Stanford Humanities Center Dissertation Prize Fellow
Department of the History, Stanford University
A Most Bewitching Luxury: Opium, Economic Thought, and the Making of Britain's Free Trade Empire, 1773-1839
Matthew Wormer is a PhD candidate in British history at Stanford. His research explores the evolution of liberal capitalism in the context of the modern British Empire.

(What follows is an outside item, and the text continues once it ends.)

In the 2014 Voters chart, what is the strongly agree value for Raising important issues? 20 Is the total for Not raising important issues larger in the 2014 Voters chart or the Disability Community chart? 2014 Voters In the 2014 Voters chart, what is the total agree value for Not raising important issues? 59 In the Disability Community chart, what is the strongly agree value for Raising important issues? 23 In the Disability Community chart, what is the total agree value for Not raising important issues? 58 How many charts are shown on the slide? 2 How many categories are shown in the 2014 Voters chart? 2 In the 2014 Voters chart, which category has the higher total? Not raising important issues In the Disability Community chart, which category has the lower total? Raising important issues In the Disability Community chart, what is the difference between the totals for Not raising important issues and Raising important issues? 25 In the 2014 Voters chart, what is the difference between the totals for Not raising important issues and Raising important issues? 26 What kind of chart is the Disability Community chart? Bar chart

He holds a BA in history from Fordham University and an MA in European studies from Yale University.
Project summary:
Matthew’s dissertation is a study of the British opium trade in South and East Asia from the late 18th century to the outbreak of the First Opium War in 1839. Combining East India Company records with hitherto unknown papers from Calcutta mercantile firms, it traces how shifting understandings of economic value reshaped struggles between state officials, private traders, and Indian laborers over the control and distribution of profits from the emerging global traffic in narcotic drugs.

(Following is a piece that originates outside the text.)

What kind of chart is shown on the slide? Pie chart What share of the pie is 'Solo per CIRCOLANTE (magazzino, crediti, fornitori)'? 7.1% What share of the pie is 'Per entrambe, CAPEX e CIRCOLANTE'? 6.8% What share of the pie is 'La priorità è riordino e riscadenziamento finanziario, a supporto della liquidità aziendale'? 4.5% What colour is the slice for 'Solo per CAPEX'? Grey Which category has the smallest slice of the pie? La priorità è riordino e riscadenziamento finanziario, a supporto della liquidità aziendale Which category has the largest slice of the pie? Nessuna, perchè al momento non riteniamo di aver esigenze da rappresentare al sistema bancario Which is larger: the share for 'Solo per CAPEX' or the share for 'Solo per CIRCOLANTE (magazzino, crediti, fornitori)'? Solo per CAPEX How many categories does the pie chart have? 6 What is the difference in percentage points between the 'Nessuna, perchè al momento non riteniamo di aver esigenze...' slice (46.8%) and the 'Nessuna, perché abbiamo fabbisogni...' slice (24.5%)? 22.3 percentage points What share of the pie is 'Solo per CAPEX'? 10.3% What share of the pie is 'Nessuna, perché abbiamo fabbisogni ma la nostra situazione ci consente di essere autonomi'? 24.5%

Mellon Fellowship of Scholars in the Humanities
Department of History, Stanford University
Framing Perception: Landscape Images and the Politics of Geographical Information in Syria and Lebanon (1900-1946)
Adrien Zakar received a PhD in history from Columbia University in 2018. His research and teaching interests are in the late Ottoman Empire, the modern Middle East, political, social and cultural histories, science and technology studies, war studies, and spatial history. He is currently developing his dissertation into a manuscript, titled Ottoman Geocracy: Territory, Society, and the Instruments of Empire (1850–1950)
Project Summary:
Ottoman Geocracy demonstrates how late imperial modes of governance and knowledge production were grounded in the materiality of cartography and geography. Drawing on extensive archival research in Ottoman, Turkish, Arabic, and French, it explores a neglected question in late Ottoman and modern Middle Eastern histories: how did maps and geographical books become part of everyday life beginning in the mid-nineteenth century? The global proliferation of maps, the book argues, generated various forms of cartographic reasoning, sustaining competing social and institutional structures in the late Ottoman world— including continental and colonial empires, missionary orders, reformist movements, and insurgent organizations. Tracing the roots and trajectories of struggles over mapping across disparate parts of the Ottoman world throughout the transition from empire to nation-states, it aims to offer a geopolitical thriller that expands our understanding of the relationship between technological instruments and the institutional, social, and cultural histories of the modern Middle East. Adrien's second book project, titled Suggestion and Ottoman Power centers on the transformation, roughly in the same period, of Ottoman therapeutics, pseudo-sciences, mesmerism, understandings of matter, and imperial ideologies.